__Set of tasks__
1. In the passage on 3D printing architectural elements, what happens in the second step of the manufacturing method?
2. Write the next part of the passage on 3D printing architectural elements, picking up after its final sentence.

··· Text passage

The apparatus of the present invention further includes a reinforcing bar supply unit provided integrally with or separately from the material supply unit to supply reinforcing bars to be embedded in the architectural element wherein the control unit controls the stacking of the construction materials such that spaces for insertion of the reinforcing bars are formed in at least portions of the architectural element and the supply of the reinforcing bars to the spaces for insertion of the reinforcing bars to form a reinforcing bar frame in the architectural element.
The fillers include a first filler having a predetermined volume and filling the space defined by the architectural element and a second filler filling pores between the first filler particles, and the first filler and the second filler are made of a lighter material than the construction materials to prevent the architectural element from being loaded during stacking of the construction materials.
A method for manufacturing a 3D element of an architectural structure according to another aspect of the present invention includes: stacking construction materials necessary for the manufacture of the architectural element and fillers necessary for the formation of a space in the architectural element on a base plane where the architectural element is to be manufactured while moving in response to positional information included in pre-stored data on the shape of the architectural element (first step); and removing the fillers from the interior of the architectural element (second step), wherein the construction materials are stacked at locations corresponding to the element of the architectural structure and the fillers are stacked at locations corresponding to the space defined by the architectural element in the first step.

······
··· Data to examine

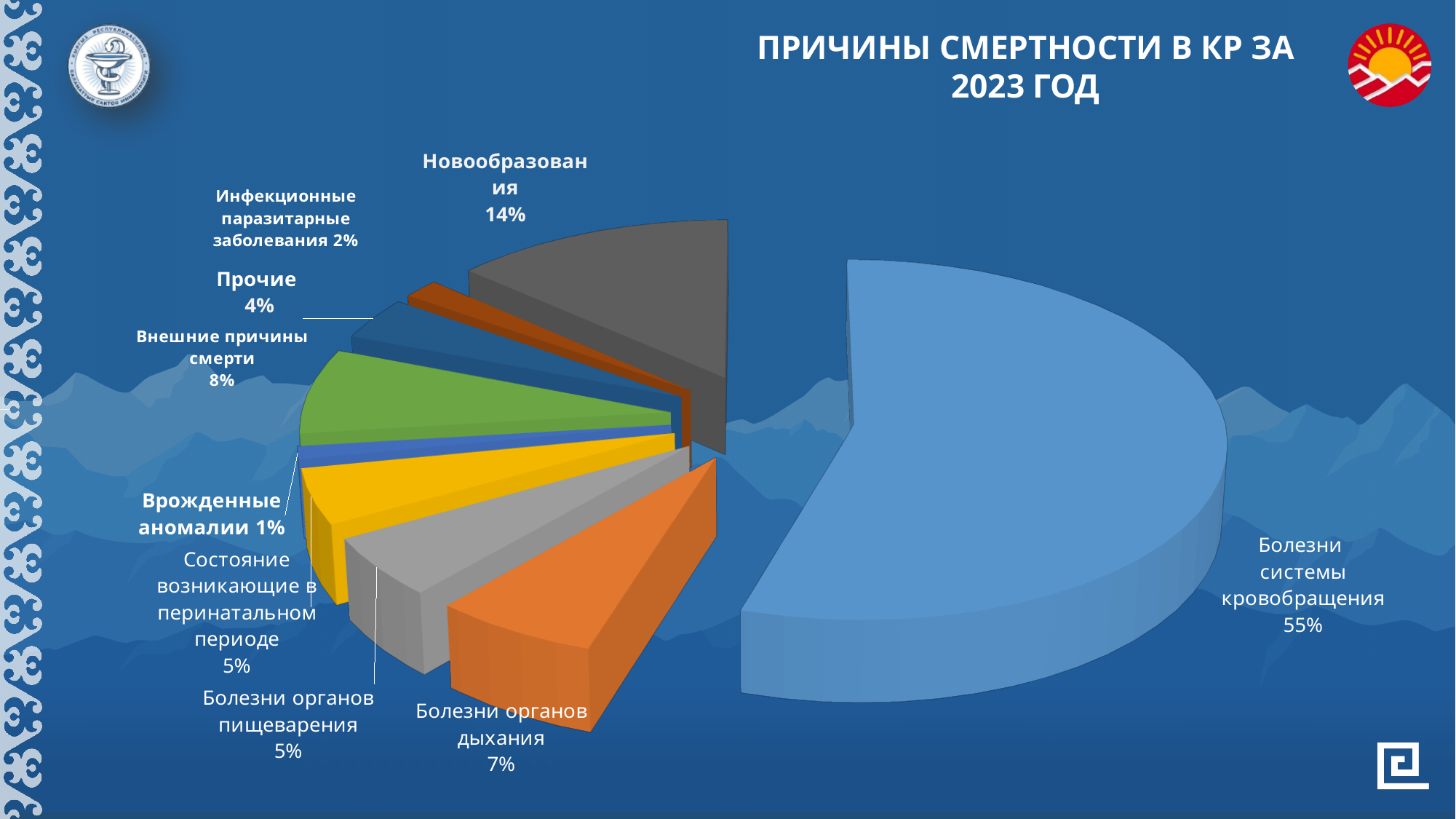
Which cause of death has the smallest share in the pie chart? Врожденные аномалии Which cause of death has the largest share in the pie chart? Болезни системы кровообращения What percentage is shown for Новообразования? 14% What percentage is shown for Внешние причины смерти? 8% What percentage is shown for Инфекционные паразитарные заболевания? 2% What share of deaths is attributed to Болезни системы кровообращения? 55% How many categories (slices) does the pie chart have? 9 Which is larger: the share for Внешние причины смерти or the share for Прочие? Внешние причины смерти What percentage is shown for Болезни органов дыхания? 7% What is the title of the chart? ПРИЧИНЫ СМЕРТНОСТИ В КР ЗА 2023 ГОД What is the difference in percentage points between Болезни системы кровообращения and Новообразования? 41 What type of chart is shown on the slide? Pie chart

······
··· Data to examine

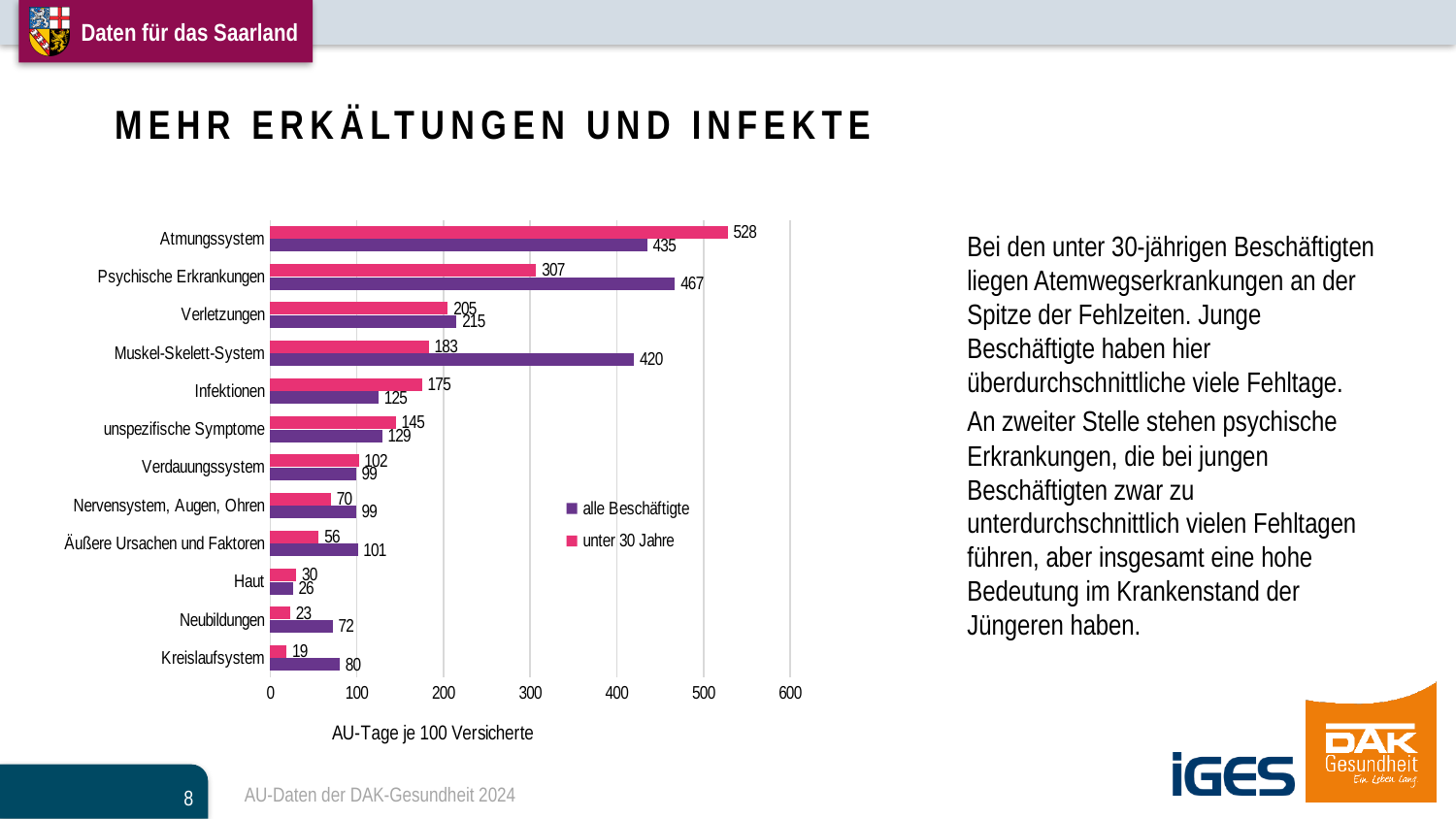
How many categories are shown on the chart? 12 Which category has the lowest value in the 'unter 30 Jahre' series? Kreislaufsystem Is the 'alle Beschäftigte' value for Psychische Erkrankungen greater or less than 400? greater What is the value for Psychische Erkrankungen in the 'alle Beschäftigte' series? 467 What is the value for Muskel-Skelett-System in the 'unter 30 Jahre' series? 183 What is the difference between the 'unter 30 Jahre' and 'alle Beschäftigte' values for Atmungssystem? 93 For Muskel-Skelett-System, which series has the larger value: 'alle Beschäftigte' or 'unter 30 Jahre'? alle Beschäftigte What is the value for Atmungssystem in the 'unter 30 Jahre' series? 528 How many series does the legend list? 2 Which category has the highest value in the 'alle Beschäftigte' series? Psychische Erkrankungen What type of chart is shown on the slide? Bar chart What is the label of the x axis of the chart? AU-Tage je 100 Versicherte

······

__Answers for the exercise__
1. The fillers are removed from the interior of the architectural element.

2.
In the first step, an adhesive is supplied between the construction materials to be stacked adjacent to one another to bond the construction materials during manufacture of the architectural element.
In the first step, the construction materials are stacked such that thermal insulation spaces are formed in at least portions of the architectural element and a thermal insulation material is supplied to the thermal insulation spaces to form thermal insulation layers in the architectural element.
In the first step, the construction materials are stacked such that spaces for insertion of reinforcing bars are formed in at least portions of the architectural element and reinforcing bars are supplied to the spaces for insertion of the reinforcing bars to form a reinforcing bar frame in the architectural element.

Effects of the Invention

The apparatus and method of the present invention are designed to stack construction materials to manufacture a 3D element of an architectural structure based on 3D printing technology. Subsequently removable fillers are filled in a space (for example, interior space) defined by the architectural element and where the construction materials for the architectural element are not stacked such that the construction materials are stacked thereon. Due to this design, the apparatus and method of the present invention facilitates the manufacture of a ceiling or roof of an architectural structure or an interior or exterior wall or inclined plane of an irregularly shaped architectural structure with geometrically curved surfaces based on 3D printing technology, which is a problem that has been difficult to solve in the art.

BRIEF DESCRIPTION OF THE DRAWINGS

FIG. 1 is a perspective view illustrating the constitution of an apparatus for manufacturing a 3D element of an architectural structure according to one embodiment of the present invention.

FIG. 2 is a flow diagram illustrating a method for manufacturing a 3D element of an architectural structure using the apparatus of FIG. 1.

FIGS. 3a and 3b each illustrates a method for manufacturing a roof of an architectural structure using the apparatus of FIG. 1.

FIGS. 4a and 4b each illustrates another method for manufacturing a 3D element of an architectural structure using the apparatus of FIG. 1.

FIG. 5 is a block diagram illustrating the operation of the apparatus of FIG. 1.

FIGS. 6 and 7 each illustrates a method for forming a reinforcing bar frame in an element of an architectural structure using the apparatus of FIG. 1.

MODE FOR CARRYING OUT THE INVENTION

Preferred embodiments of the present invention will now be described in detail with reference to the accompanying drawings.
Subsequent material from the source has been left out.